• _Materials provided_

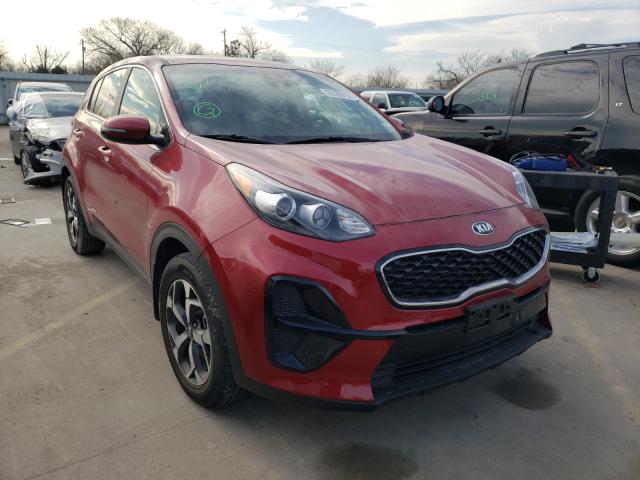 kia sportage l 2020 kndpm3ac9l7682899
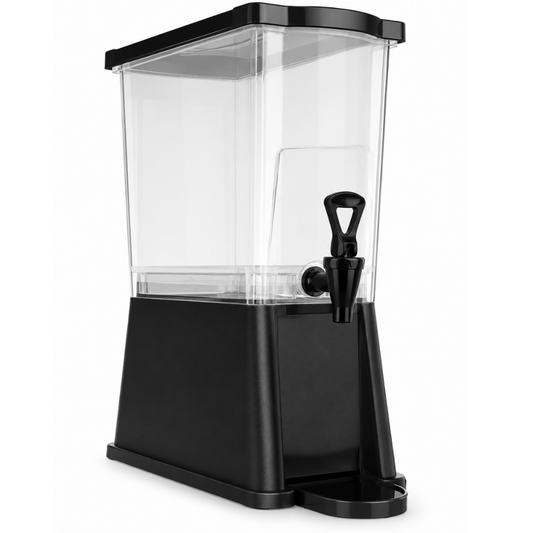 DISPENSADOR DE BEBIDAS, CAPACIDAD DE 13 LITROS. MODELO DISBE-13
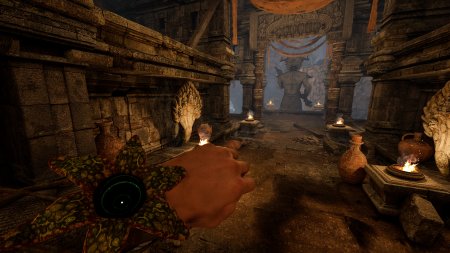 Скриншот из игры: Death Relives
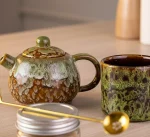 محتویات پک ست چایخوری سرامیکی گرمابخش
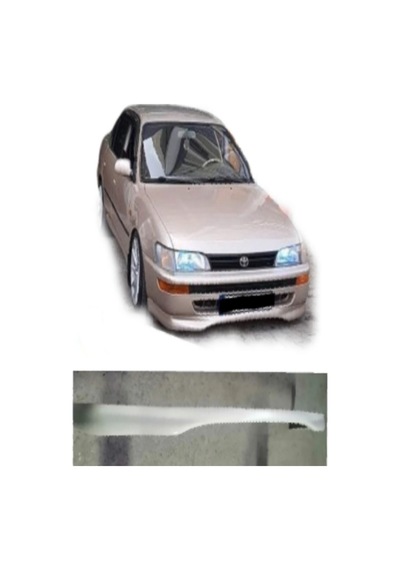 Ae101 Toyota Corolla 93-98 Typer Ek - 702969548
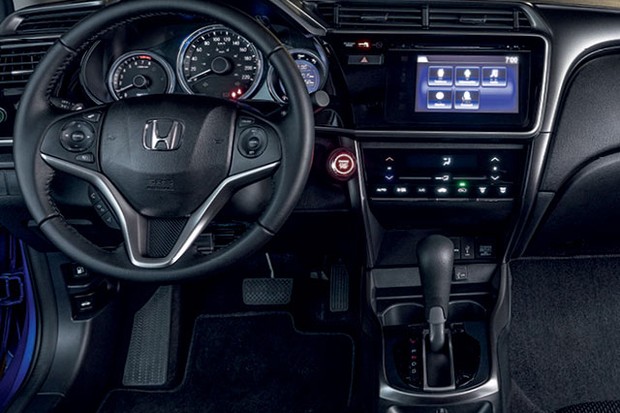 Honda City (Foto: )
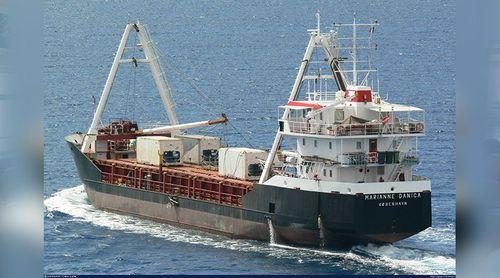 Cabo Verde recusa escalada do navio dinamarquês Marianne Danica no Porto Grande por razões de segurança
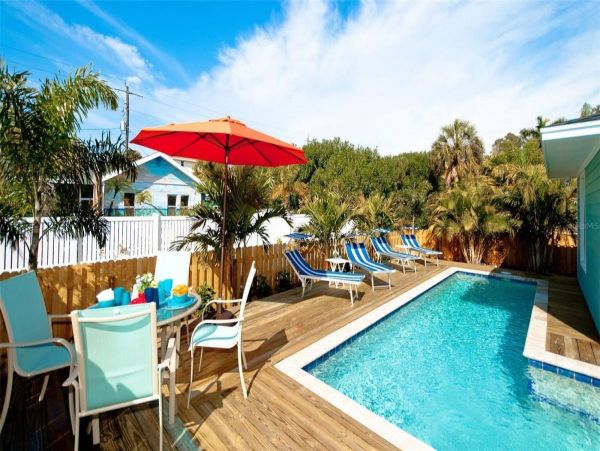 Anna Maria Island Holmes Beach Home 885243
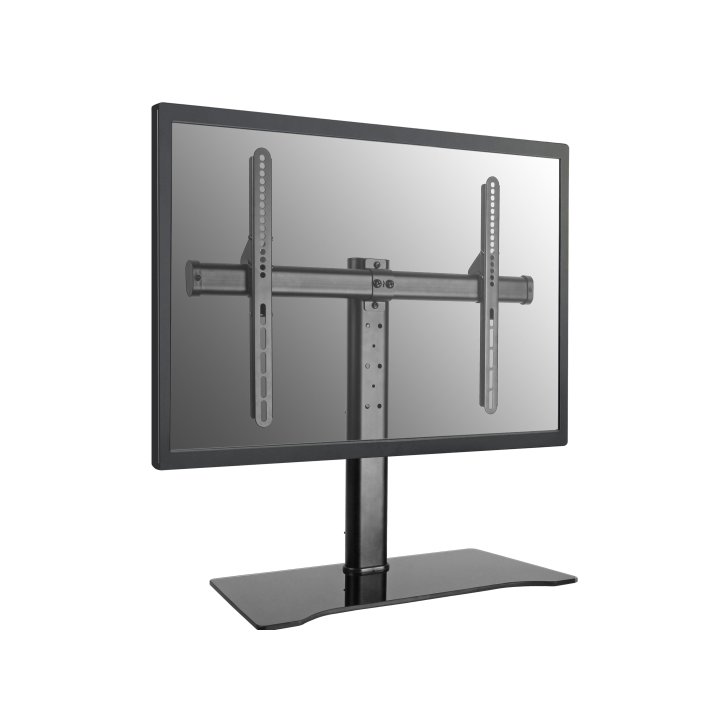 Soporte De Mesa Con Base Equip 650601 Para 1 Pantalla 32" - 55"fijo Max. Vesa 600x400 Hasta 40kgs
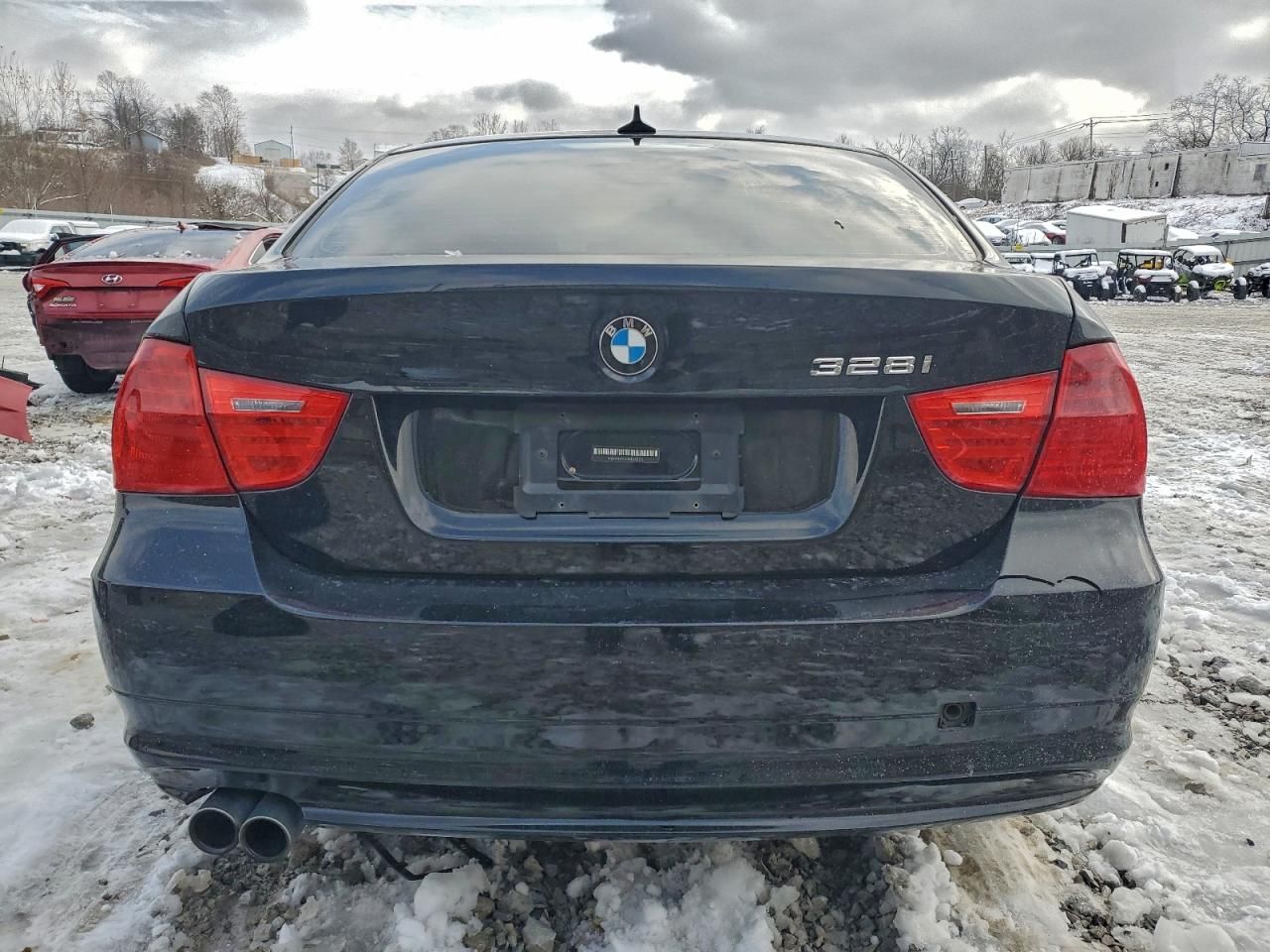 2011 BMW 328 i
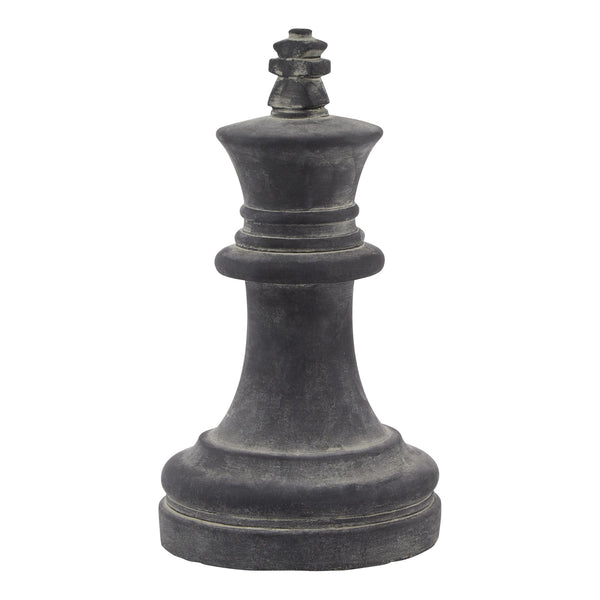 Athena Stone King Chess Piece
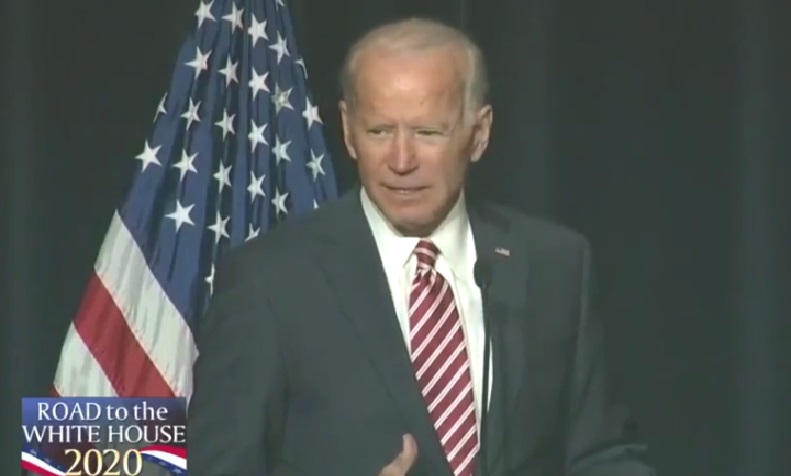 Former U.S Vice President Joe Biden is launching 3rd run in 2020 Election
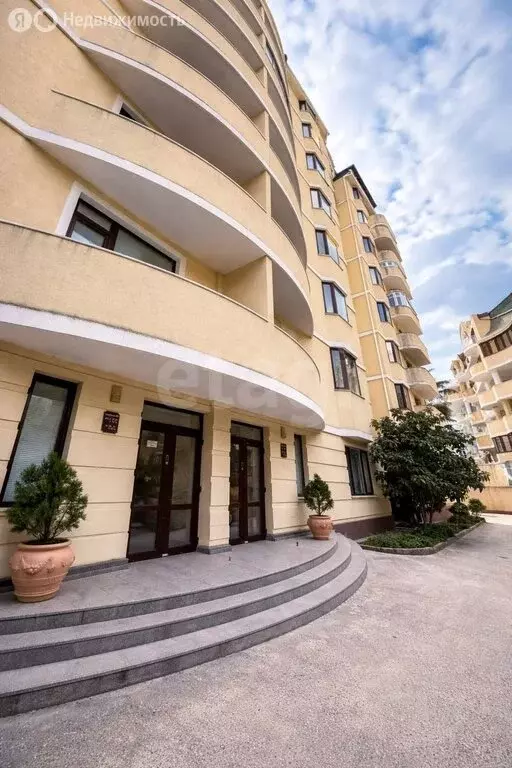 2-комнатная квартира: Ореанда, Солнечный переулок, 7 (150 м) - Фото 1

• _Exercise details_
Return the text of all thirteen records above verbatim, one per line, with the picture markers removed.

• _Task response_
 kia sportage l 2020 kndpm3ac9l7682899
 DISPENSADOR DE BEBIDAS, CAPACIDAD DE 13 LITROS. MODELO DISBE-13
 Скриншот из игры: Death Relives
 محتویات پک ست چایخوری سرامیکی گرمابخش
 Ae101 Toyota Corolla 93-98 Typer Ek - 702969548
 Honda City (Foto: )
 Cabo Verde recusa escalada do navio dinamarquês Marianne Danica no Porto Grande por razões de segurança
 Anna Maria Island Holmes Beach Home 885243
 Soporte De Mesa Con Base Equip 650601 Para 1 Pantalla 32" - 55"fijo Max. Vesa 600x400 Hasta 40kgs
 2011 BMW 328 i
 Athena Stone King Chess Piece
 Former U.S Vice President Joe Biden is launching 3rd run in 2020 Election
 2-комнатная квартира: Ореанда, Солнечный переулок, 7 (150 м) - Фото 1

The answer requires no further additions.